In order to find a more effective and feasible treatment method, a plant treatment technology aiming at heavy metals has attracted people's extensive interest in recent years. The technology is superior to the traditional heavy metal treatment method in economy and technology because of the advantages of environmental friendliness, low cost and the like, and is a preferred method for solving the heavy metal pollution of soil. The difficulty of this technique is mainly in screening specific plants for different heavy metal treatments.
[ summary of the invention ]
The invention aims to overcome the problems in the prior art and provide a method for removing heavy metals Cr and/or Hg from soil, which utilizes salix mongolica to adsorb the heavy metals Cr and/or Hg.

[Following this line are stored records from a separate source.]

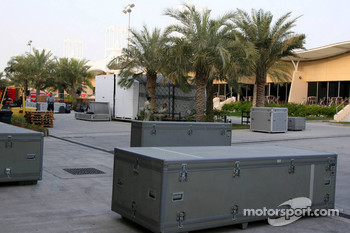 The end of testing in Bahrain as the teams pack away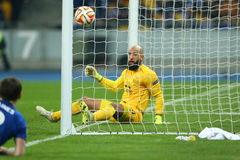 Tim Howard bekijkt de bal terwijl een ander doel, de Ligaronde van UEFA Europa van 16 tweede beengelijke tussen Dynamo toestaat e Stock Fotografie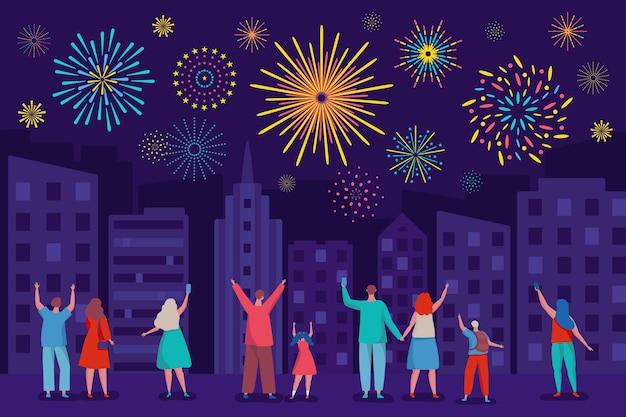 Gelukkige mensen kijken naar vuurwerk in de nachtelijke hemel city festival vakantie vectorillustratie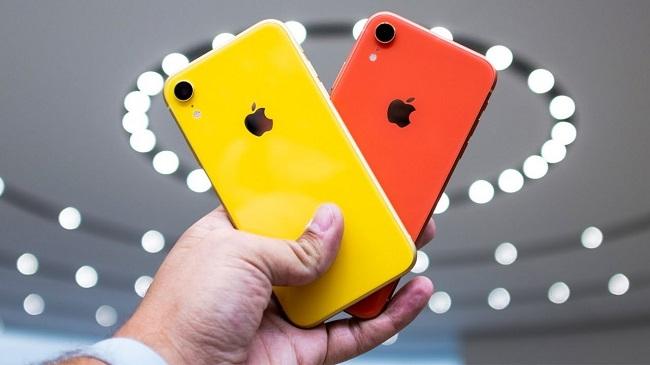 Желтый и красный айфон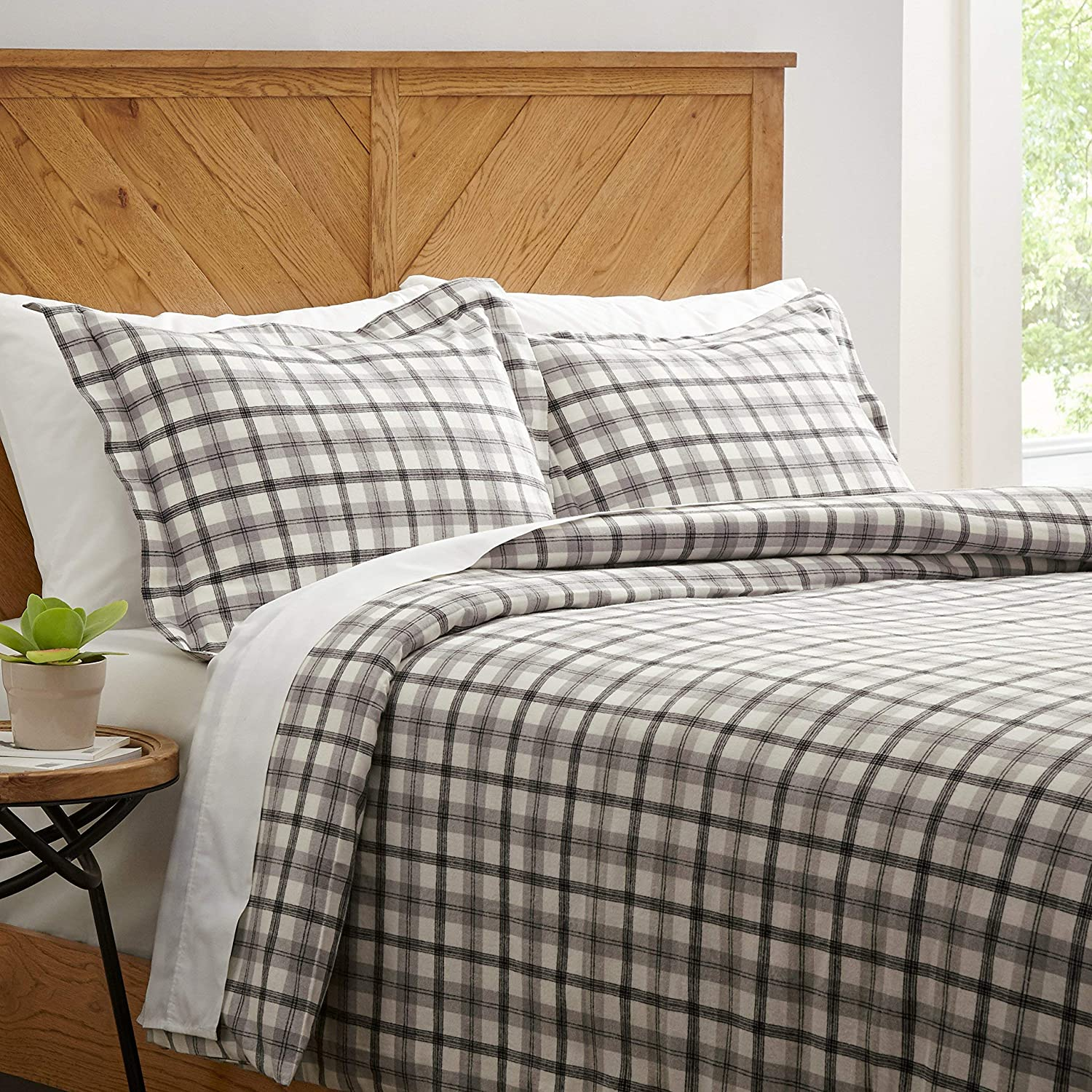 Stone & Beam Rustic Plaid Flannel Duvet Cover Set, Full / Queen, Black and White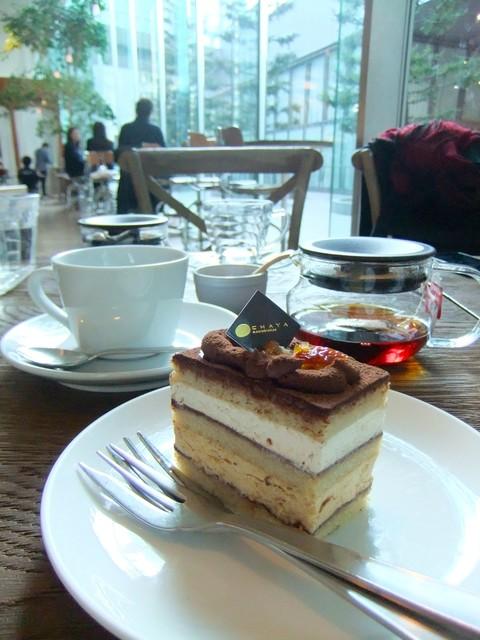 チャヤマクロビ ロイヤルパークホテル ザ 汐留店  - アーモンドとキャラメルのチョコガトー・本格パティスリーと遜色ないお味です♡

In order to achieve the purpose, the invention adopts the following technical scheme:
the method comprises the following steps:
1) soaking Salix psammophila sawdust in acetic acid solution for 2-4 h, taking out Salix psammophila sawdust, adjusting pH value to be neutral, drying and sieving,
2) planting salix mongolica on soil polluted by heavy metal Cr and/or Hg, and scattering salix mongolica sawdust screened in the step 1) in soil in an area which is horizontally 20-40 cm away from a root system of a salix mongolica plant;
3) and (3) collecting all plants of the salix mongolica after the salix mongolica naturally grows to be mature, continuously planting the salix mongolica until the content of Cr and Hg in soil reaches the standard, and finishing the removal of heavy metals Cr and/or Hg in the soil.
Furthermore, the solid-to-liquid ratio of the salix mongolica sawdust to the acetic acid solution in the step 1) is 1mg (5-10) mL.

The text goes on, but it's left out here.